R$ 36 bi para o BNDES

O Tesouro Nacional assinou ontem a liberação da última parcela do empréstimo feito ao Banco Nacional de Desenvolvimento Econômico e Social (BNDES), de R$ 36 bilhões, que tem sofrido com a falta de recursos para bancar projetos, sobretudo os da Petrobras, cujos planos de investimentos até 2013 estão estimados em R$ 330 bilhões. Durante toda sexta-feira, técnicos da área financeira da instituição e servidores do Ministério da Fazenda estiveram reunidos em Brasília a fim de dar a modelagem final da operação. Até julho, o Tesouro havia repassado R$ 64 bilhões em títulos públicos ao banco, mais de dois terço do aumento da dívida pública interna no período, de R$ 85 bilhões. Ao socorrer o BNDES e, indiretamente, a Petrobras, o governo quer garantir a execução de parte importante do Programa de Aceleração do Crescimento (PAC) em 2010, ano de eleições presidenciais. Quase 40% dos projetos contidos no programa de infraestrutura são tocados pela estatal. A petrolífera sofreu um baque no seu caixa com a escassez de crédito provocada pela crise internacional. O banco estatal repassará o dinheiro à Petrobras a taxas de juros menores que as dos bancos privados. A estratégia do governo é aumentar a fatia das instituições financeiras estatais no mercado de crédito e, com isso, forçar os conglomerados financeiros privados a reduzirem o spread (diferença entre o custo da captação e o dos empréstimos feitos a clientes) e aumentar a oferta de financiamentos, especialmente ao setor produtivo. O ministro da Fazenda, Guido Mantega, disse que, se não aumentarem a participação nesse mercado, os bancos privados vão ¿comer poeira dos bancos públicos¿. (DB)

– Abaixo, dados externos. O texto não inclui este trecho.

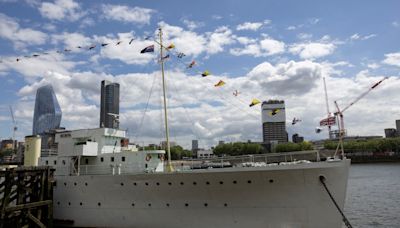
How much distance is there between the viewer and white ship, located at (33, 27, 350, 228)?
14.7 metres

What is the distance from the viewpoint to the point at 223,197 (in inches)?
614

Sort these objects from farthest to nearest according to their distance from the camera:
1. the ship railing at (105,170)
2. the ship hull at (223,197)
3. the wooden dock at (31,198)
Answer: the ship railing at (105,170) < the wooden dock at (31,198) < the ship hull at (223,197)

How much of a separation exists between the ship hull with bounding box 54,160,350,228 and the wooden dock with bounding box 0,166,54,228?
2.74 meters

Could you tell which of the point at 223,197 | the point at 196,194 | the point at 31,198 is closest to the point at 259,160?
the point at 223,197

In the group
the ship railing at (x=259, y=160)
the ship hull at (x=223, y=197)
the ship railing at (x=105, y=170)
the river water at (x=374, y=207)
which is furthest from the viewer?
the river water at (x=374, y=207)

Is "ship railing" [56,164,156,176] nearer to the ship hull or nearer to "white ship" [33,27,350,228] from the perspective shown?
"white ship" [33,27,350,228]

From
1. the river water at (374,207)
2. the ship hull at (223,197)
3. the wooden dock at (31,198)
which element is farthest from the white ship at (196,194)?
the river water at (374,207)

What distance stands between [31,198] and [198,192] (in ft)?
35.3

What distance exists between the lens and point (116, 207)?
17609 mm

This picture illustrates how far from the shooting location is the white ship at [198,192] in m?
14.7

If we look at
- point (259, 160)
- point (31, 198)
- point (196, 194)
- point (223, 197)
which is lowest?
point (31, 198)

Fiscais chefiavam quadrilha

» A Procuradoria da República e a Polícia Federal desmontaram ontem uma quadrilha que agia no comércio exterior com a ajuda dos irmãos João Luiz e José Augusto Fregonazzi. Os dois são auditores fiscais da Receita Federal. Na operação foram feitas 18 das 19 prisões decretadas e cumpridos 40 mandados de busca e apreensão em Vitória, em diversos municípios capixabas e em São Paulo.Os dois irmãos auditores, ainda conforme as investigações, criaram cinco empresas em nome de laranjas. Mesmo sendo servidores, eles prestavam consultoria tributária e fiscal para empresas como a Target Importação, Exportação Ltda, com sede em São Paulo e filial em Vitória. Embora a investigação fosse em torno dos auditores e de empresas do comércio exterior, a polícia esbarrou em um esquema de combinação de preços entre empresas para uma licitação, pela qual a Prefeitura de Anchieta, no litoral sul capixaba, contrataria uma consultoria jurídica.